Lo que da al Báltico cierta identidad es, en efecto, una especie de asociación económica a gran escala: la Hansa teutónica, o liga hanseática. Algo hemos empezado a saber gracias a las terulias protagoizadas por autores germanos o eslavos. El pasado curso, en el ciclo alemán, tuvimos oportunidad de saber que la liga hanseática se inició en Lübeck (Alemania) en 1159, con el estricto fin de abrir mercados, fue sumando voluntades hasta alcanzar la respetable cifra de unas 90 ciudades coligadas, algunas de ellas hemos ido visitando en nuestros viajes. Esta liga llegó a monopolizar el comercio en todo el norte de Europa durante los siglos XIV y XV. Y por supuesto dejó una huella común, apreciable aún en todo ese ámbito; en lo material, los mismos o parecidos ladrillos amasan almacenes, iglesias y casas patricias, de Hamburgo a Tallin, pasando por Gdansk. Pero es sobre todo en el plano espiritual donde esa raíz común confiere a la cuenca del Báltico una atmósfera peculiar.

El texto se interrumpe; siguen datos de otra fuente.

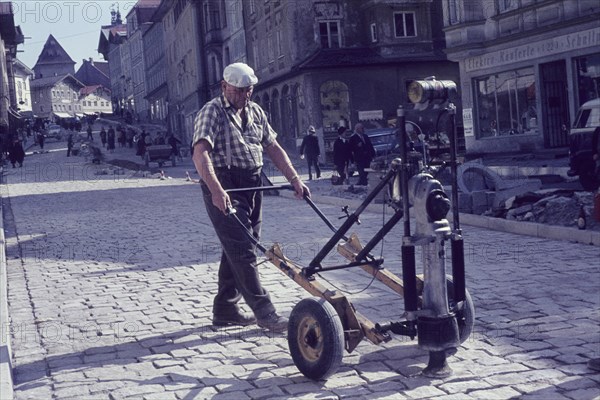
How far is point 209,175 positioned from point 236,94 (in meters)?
0.68

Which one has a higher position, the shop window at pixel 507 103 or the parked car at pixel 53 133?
the parked car at pixel 53 133

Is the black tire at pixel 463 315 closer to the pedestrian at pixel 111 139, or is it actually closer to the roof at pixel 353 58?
the roof at pixel 353 58

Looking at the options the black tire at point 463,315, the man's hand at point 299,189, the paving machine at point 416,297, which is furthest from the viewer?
the man's hand at point 299,189

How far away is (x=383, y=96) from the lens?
137 feet

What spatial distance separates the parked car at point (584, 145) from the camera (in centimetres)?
1570

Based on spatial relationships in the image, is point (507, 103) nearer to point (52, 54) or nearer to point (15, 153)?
point (15, 153)

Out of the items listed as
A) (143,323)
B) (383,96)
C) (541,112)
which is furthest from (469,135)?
(143,323)

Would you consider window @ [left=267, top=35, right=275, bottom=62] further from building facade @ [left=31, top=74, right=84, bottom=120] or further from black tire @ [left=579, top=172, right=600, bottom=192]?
building facade @ [left=31, top=74, right=84, bottom=120]

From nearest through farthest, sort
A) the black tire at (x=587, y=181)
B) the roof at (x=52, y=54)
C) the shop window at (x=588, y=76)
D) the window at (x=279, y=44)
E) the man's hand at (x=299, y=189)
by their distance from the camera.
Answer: the man's hand at (x=299, y=189)
the black tire at (x=587, y=181)
the shop window at (x=588, y=76)
the window at (x=279, y=44)
the roof at (x=52, y=54)

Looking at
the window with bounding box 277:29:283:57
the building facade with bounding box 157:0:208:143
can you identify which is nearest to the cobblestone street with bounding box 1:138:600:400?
the window with bounding box 277:29:283:57

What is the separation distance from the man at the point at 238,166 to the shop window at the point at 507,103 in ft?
72.7

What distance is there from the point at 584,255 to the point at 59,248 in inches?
282

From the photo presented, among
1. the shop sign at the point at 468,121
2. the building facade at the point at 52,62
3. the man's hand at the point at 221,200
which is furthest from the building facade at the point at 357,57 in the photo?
the building facade at the point at 52,62

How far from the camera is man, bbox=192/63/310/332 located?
6.12m
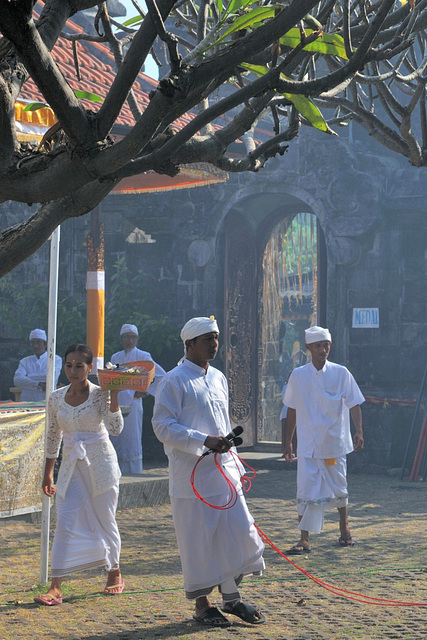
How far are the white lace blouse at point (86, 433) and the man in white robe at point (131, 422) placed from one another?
531cm

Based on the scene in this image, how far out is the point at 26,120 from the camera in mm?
8422

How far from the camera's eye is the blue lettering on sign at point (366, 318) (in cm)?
1524

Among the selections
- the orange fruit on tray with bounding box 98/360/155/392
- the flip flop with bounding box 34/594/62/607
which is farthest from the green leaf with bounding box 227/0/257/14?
the flip flop with bounding box 34/594/62/607

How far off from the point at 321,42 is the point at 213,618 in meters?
3.44

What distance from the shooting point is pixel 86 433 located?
7008 millimetres

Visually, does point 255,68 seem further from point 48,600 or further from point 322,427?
point 322,427

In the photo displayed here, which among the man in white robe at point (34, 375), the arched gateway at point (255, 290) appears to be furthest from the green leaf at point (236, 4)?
the arched gateway at point (255, 290)

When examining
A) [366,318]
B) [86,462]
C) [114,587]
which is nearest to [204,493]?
[86,462]

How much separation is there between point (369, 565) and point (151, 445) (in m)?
7.56

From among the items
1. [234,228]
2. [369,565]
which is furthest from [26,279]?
[369,565]

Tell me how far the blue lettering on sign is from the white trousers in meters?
8.73

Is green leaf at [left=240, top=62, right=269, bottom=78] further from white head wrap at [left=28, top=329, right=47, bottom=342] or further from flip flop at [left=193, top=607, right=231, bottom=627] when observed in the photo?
white head wrap at [left=28, top=329, right=47, bottom=342]

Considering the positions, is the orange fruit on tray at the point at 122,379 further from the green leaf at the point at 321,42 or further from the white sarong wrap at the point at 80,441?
the green leaf at the point at 321,42

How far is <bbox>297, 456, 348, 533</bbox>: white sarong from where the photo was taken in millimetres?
8641
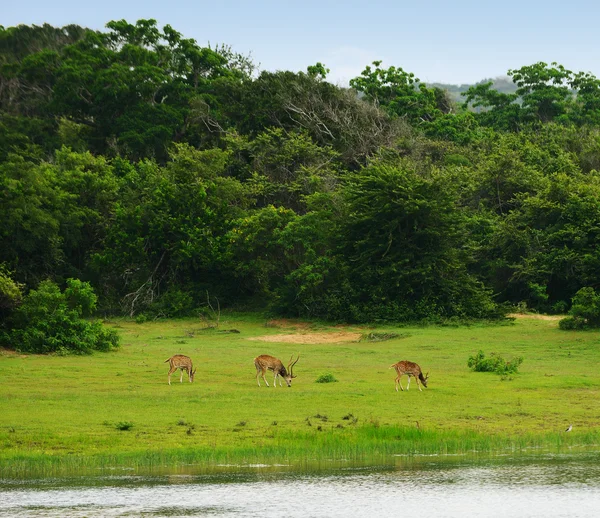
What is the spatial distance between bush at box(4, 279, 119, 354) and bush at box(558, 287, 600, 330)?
49.4 feet

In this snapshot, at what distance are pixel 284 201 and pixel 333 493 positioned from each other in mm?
34904

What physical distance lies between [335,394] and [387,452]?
4723mm

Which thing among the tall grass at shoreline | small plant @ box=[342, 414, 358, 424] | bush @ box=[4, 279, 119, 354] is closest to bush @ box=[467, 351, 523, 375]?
small plant @ box=[342, 414, 358, 424]

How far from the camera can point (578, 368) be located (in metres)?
26.1

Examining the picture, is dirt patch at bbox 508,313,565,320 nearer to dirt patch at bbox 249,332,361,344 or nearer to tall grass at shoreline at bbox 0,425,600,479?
dirt patch at bbox 249,332,361,344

Todas estas ciudades están presentes en la novela de Jaan Kross que estamos leyendo La partida del profesor Martens

Ese que podríamos llamar espíritu báltico no se origina sólo por la historia, sino también por las singularidades geográficas: se trata de un espacio relativamente reducido, las distancias entre las orillas son cortas. De hecho van a ser recorridas en un sólo día por los viajeros de Lantxabe: el 11 de Julio los peregrinos partirán de Tallin en un barco rumbo a Helsinki y de allí en una nueva embarcación hacia San Petersburgo.

(En esa latitud la corriente del Golfo no puede con todo el hielo. Esto significa sólo en el verano se puede cruzar el Báltico).

Se sale de Tallin el 11 de julio. La ciudad es un burgo que refleja bien el mundo hanseático, con sus torres tudescas y su Toomkirik o iglesia luterana, pero sobre todo con sus terrazas y asadores medievales aguardando a la marea humana. Al Helsinki se llegará de amanecida, sorteando los bastiones de Suomenlinna, la fortaleza marítima levantada por los suecos, que es patrimonio de la humanidad. San Petersburgo, en cambio, no tiene nada de hanseático, por la simple razón de que no fue inventada por Pedro el Grande hasta el siglo XVIII; esa urbe de corte clasicista tiene algo de incongruente en este espacio nórdico, agarrotado por los hielos, pero es sin duda la joya del periplo, la antigua Leningrado es algo aparte.

Puede el tiempo borrar los reflejos del Báltico sobre la memoria, pero nos han dicho que hay algo que no se desvanece fácilmente: es la luz boreal que unge a las ciudades ribereñas, esa sensación de suspensión, de tregua, que permite alargar las horas, acoplar el sueño a una penumbra crepuscular. Sobre todo en San Petersburgo, porque allí las noches blancas no son ya una categoría atmosférica, epidérmica, sino algo hondamente agridulce y vitalista. Sobre todo si se tiene a mano la novela Crimen y Castigo de Dostoievski, o las Noches Blancas de Dostoievski-Visconti, con personajes acariciados por una desazón existencial, que ayer y antes ayer tuvimos oportunidad de disfrutar.